Al hospital fué a dar, con su pellejo y con sus huesos, el infortunado Santiago, mientras la noble compañera iba de fábrica en fábrica y de taller en taller implrando por un verdugo que explotase sus brazos. ¿Hasta cuándo, hermanos desheredados, os decidiréis a aplastar con vuestra rebeldía, la iniquidad del actual sistema capitalista?
En el hospital duró unos cuantos días...estaba desahuciado por los médicos, su mal no tenía remedio, y se le confinó a la sala de los incurables. Nada de medicinas, alimentos pobres, atención nula; ésto fué lo que la caridad pudo hacer por nuestro enfermo, mientras el burgués que lo explotó toda su vida derrochaba, en francachelas, las monedas ganadas a costa de la salud de aquel miserable.
Sanitago pidió su baja del hospital. No tenía objeto esa prisión, y aquella alegre mañana que, tal vez, era la más triste para el pobre tísico, un polizonte lo arrastró, "por vago," en un parque público, pasando, así, de una prisión a otra.

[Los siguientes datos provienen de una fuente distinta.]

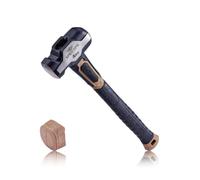 Spec Ops Tools - Martello da ingegneria, mazza da 1,8 kg con cappuccio morbido rimovibile e manico bi-materiale ammortizzante e antivibrazioni, donato al 3% ai veterani, nero/marrone chiaro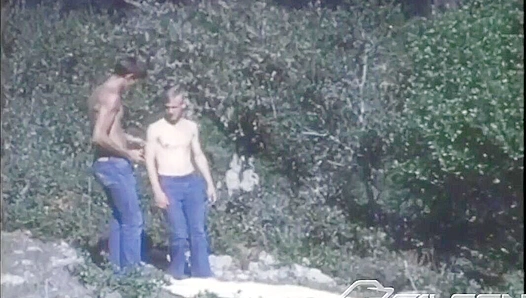 Retro Passion ~ Two Wild Dudes from the '70s Fucking Outdoors - Falcon Studio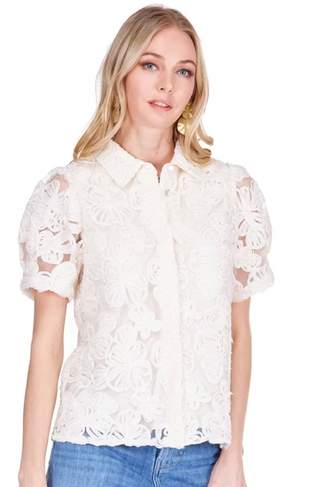Soutache Blouse Ivory Joy Joy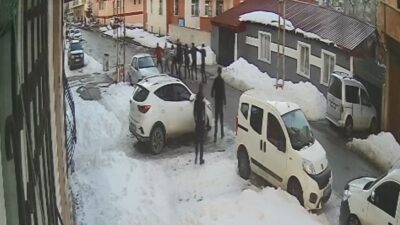 Kars’ta meydana gelen olayda, İstasyon Mahallesi Ünal Özgödek Caddesi’nde iftar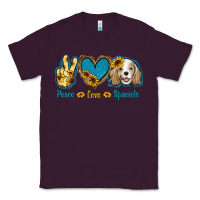 Plum Peace Love Cocker Spaniel Classic Tee - Jasminsmagicworld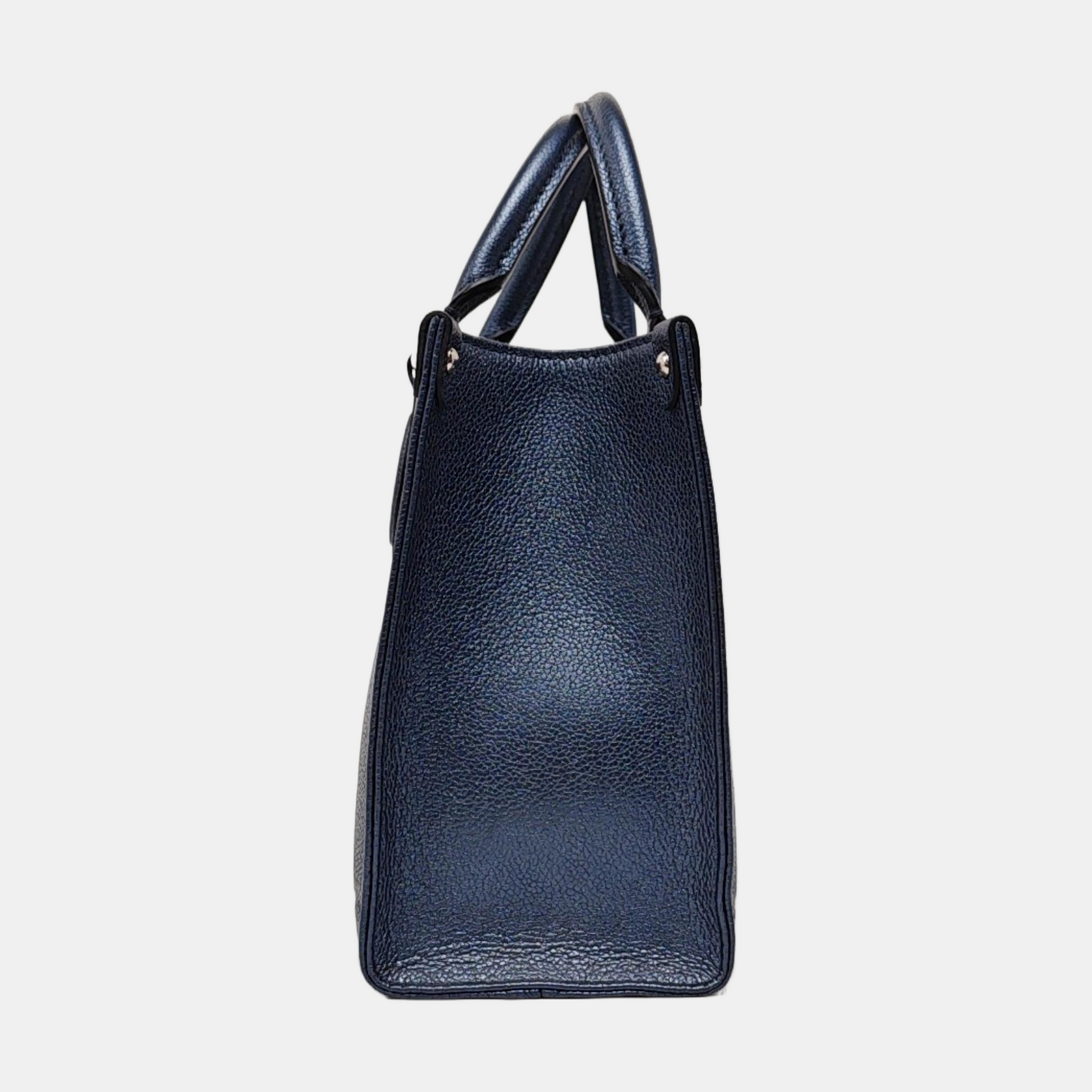 LOUIS VUITTON ONTHEGO Small Blue Calfskin Embossed Jungle Bag Single Shoulder Bag Handbag Detachable Strap-(SKU)-963985378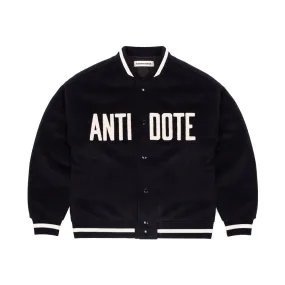 ANTIDOTE LOGO Woolen Embroidered Varsity Jacket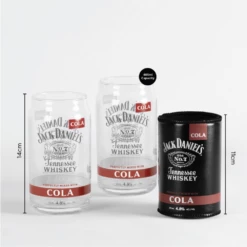 Jack Daniel's Set Of 2 Glasses With Cooler 11 Jack Daniel's Set Of 2 Glasses With Cooler -Gift Box Sales 579107 005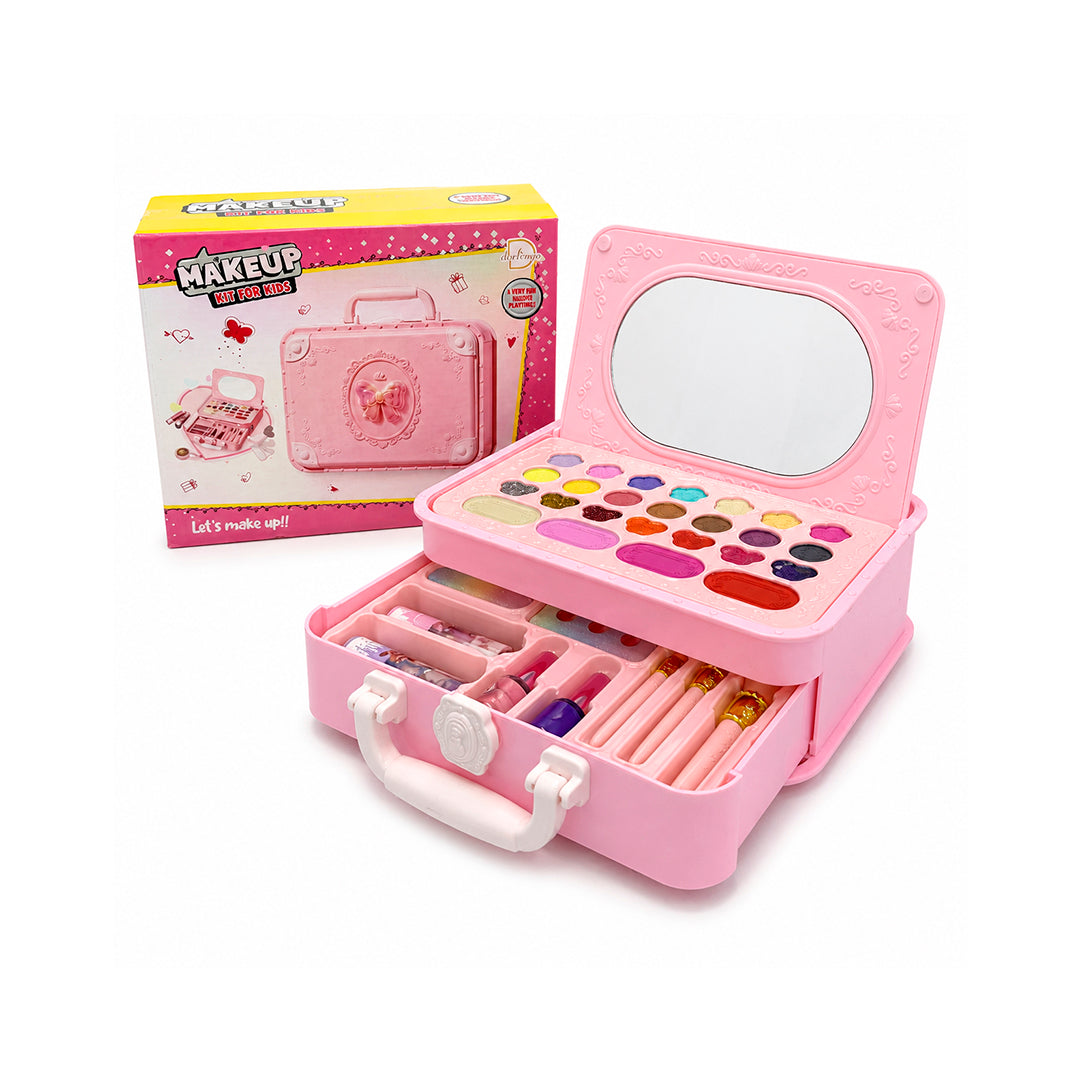 Maleta de Maquillaje para Niñas Grande con Espejo y Accesorios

El bello sol californiano brillaba intensamente. Las hermosas avenidas florecían de gente bien vestida y de cara alegre; perritos más felices que millones de seres humanos descansaban en los brazos de lindas y elegantes señoras burguesas, que andaban de compras mientras Santiago, en el carro de la policía, oía, de vez en cuando, esta exclamación: "¡Bah, un borracho!"
(De "Regneración," del número 35, fechado el 29 de abril de 1911.)